Commonwealth Bank of Australia (ASX: CBA)'s leadership position has "stalled", Wilsons Advisory says, with other big four banks, ANZ Group Holdings Ltd (ASX: ANZ) and Westpac Banking Corp (ASX: WBC), looking better from an investment perspective.
In a research note sent to clients on Wednesday, Wilsons Advisory said it remains cautious on the sector overall, and its "underweight positioning remain(s) unchanged".
As they said:
Overall, the reporting season demonstrated that sector fundamentals are broadly sound, with headline results largely in line with expectations. However, there were some notable differences in underlying trends and relative share price performance across the majors – with CommBank's (CBA) recent underperformance standing out as a key development.
The Wilsons team said there were several standout themes across the banks, including that credit growth "continues to surprise to the upside, supporting better-than-expected revenue''.
System growth remains above trend, at about 6% in home loans and about 9% in business lending. Banks have expressed confidence this pace can be sustained given a healthy macro backdrop – a view reflected in medium-term consensus forecasts.
Cost starting to bite
Costs were a key differentiator across the sector, they said, with Commonwealth Bank and National Australia Bank Ltd (ASX: NAB) feeling the impact of higher wages, more frontline staff, and greater technology spending, while ANZ and Westpac are holding up better than expected.
In general, the Wilsons team said they were underwhelmed by the growth prospects across the sector.
Overall, despite minor consensus revisions for individual banks, tying together each of the key EPS (earnings per share) drivers, the sector-level earnings story remains broadly unchanged. We continue to expect the banks to deliver modest, not particularly compelling low- to mid-single-digit EPS growth over the medium-term.
CBA losing its edge
They pointed out, however, that there had been a clear shift in earnings leadership within the sector, with Commonwealth Bank falling short in this regard.
CBA has previously been a consistent source of earnings upgrades, offering a degree of relative safety in a market characterised by sluggish earnings growth, China-related weakness impacting resources stocks, and earnings risks associated with broad macro/ political uncertainty. Reliable earnings upgrades attracted momentum-driven quant buying, which, combined with passive flows, pushed CBA's valuation to extreme levels and underpinned its outperformance of the market and its peers.
But this outperformance had started to unwind, the Wilsons team said, as upgrades had waned.
The bank's 'in-line' FY25 result and 1Q26 updates both failed to meet elevated expectations for further earnings upgrades, while also raising concerns around rising costs … this is at a time when other banks – particularly ANZ and Westpac – have shown improving consensus earnings momentum.

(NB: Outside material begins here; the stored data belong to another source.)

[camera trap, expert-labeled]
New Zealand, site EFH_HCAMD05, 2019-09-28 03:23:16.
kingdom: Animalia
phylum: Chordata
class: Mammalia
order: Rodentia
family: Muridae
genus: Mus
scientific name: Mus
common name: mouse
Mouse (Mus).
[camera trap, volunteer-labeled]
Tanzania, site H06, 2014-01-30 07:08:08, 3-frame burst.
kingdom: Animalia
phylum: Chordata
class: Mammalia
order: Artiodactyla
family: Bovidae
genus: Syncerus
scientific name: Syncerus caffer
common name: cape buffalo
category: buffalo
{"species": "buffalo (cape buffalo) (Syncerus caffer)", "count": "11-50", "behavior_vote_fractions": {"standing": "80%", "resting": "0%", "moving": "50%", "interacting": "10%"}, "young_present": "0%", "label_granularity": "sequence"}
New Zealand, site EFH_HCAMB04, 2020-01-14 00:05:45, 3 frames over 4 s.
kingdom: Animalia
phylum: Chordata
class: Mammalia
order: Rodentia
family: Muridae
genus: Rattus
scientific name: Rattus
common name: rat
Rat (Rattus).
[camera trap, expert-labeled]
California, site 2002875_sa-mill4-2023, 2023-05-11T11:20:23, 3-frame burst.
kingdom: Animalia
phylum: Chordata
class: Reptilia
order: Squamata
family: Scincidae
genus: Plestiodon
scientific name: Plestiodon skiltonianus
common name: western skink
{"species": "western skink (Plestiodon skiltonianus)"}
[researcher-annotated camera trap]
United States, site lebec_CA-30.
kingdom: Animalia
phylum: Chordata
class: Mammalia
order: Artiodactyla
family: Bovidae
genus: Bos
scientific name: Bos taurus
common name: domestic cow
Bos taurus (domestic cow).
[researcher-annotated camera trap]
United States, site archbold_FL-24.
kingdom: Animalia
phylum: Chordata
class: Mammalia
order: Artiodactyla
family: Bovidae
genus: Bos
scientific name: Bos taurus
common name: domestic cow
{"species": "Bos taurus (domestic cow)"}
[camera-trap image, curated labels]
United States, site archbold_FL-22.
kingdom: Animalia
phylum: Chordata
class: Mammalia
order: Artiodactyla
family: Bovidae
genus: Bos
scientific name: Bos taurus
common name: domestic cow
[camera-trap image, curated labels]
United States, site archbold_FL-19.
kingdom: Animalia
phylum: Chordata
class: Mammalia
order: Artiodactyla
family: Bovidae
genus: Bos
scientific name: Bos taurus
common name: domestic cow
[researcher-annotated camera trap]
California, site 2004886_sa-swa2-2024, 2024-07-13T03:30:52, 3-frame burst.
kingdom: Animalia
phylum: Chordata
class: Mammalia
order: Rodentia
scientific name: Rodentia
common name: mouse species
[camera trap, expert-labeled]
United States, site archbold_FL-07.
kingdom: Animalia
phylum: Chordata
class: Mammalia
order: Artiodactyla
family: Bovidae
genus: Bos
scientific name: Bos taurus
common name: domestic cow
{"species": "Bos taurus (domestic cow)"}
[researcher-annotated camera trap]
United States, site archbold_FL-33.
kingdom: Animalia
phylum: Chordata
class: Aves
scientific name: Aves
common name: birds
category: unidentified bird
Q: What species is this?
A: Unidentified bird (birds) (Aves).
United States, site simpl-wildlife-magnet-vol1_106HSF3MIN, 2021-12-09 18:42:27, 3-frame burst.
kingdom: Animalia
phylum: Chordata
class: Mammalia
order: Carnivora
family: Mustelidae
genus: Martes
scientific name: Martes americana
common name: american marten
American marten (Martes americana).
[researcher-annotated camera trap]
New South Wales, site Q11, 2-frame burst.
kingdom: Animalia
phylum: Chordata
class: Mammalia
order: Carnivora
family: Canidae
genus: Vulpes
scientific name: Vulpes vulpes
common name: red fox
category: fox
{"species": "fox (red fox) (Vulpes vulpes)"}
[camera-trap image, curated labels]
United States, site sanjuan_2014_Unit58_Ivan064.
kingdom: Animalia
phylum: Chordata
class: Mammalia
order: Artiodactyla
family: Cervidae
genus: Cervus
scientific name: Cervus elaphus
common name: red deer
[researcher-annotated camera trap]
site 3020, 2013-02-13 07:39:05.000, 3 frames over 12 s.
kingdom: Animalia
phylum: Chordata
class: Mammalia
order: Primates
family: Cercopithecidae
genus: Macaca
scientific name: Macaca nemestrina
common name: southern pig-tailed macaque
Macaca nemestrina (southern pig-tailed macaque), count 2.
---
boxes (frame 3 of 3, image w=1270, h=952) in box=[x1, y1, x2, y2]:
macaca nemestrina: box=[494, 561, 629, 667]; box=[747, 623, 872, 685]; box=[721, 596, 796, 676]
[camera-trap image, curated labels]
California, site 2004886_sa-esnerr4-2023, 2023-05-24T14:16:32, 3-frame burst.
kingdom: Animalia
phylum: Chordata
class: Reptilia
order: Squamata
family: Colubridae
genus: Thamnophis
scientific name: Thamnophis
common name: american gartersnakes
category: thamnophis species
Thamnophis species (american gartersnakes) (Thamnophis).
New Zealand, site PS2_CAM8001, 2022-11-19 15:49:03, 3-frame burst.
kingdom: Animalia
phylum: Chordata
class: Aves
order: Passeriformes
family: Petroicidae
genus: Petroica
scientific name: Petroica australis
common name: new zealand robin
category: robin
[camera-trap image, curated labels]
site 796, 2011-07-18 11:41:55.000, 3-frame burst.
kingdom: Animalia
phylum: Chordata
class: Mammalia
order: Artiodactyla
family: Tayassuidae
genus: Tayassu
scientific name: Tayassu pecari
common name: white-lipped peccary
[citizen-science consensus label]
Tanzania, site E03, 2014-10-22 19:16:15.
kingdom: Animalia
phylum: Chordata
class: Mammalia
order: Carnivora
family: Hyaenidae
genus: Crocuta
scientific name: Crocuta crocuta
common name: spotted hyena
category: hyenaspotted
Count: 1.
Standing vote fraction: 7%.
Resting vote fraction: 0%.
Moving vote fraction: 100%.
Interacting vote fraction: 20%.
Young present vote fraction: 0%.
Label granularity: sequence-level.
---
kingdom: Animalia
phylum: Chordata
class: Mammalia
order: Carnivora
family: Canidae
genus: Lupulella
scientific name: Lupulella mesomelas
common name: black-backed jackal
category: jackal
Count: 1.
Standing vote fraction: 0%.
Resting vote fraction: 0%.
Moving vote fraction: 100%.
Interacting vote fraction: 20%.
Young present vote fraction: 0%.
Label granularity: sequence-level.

Overall, with CBA's upgrade cycle stalling, peers gaining consensus earnings momentum, and its valuation premium still substantial, we see further downside in CBA's relative performance as the market continues to rotate.
Wilsons said ANZ was "comfortably the 'best value' bank on all key valuation metrics", while Westpac offered an attractive yield "and holds the strongest balance sheet''.
The Wilson team said NAB had an "uncompelling risk/reward" story and the weakest balance sheet among the major banks.
On the Commonwealth Bank, they said it remained a "high quality franchise, but still by far the most expensive bank on every key valuation measure, making the risk/reward unattractive''.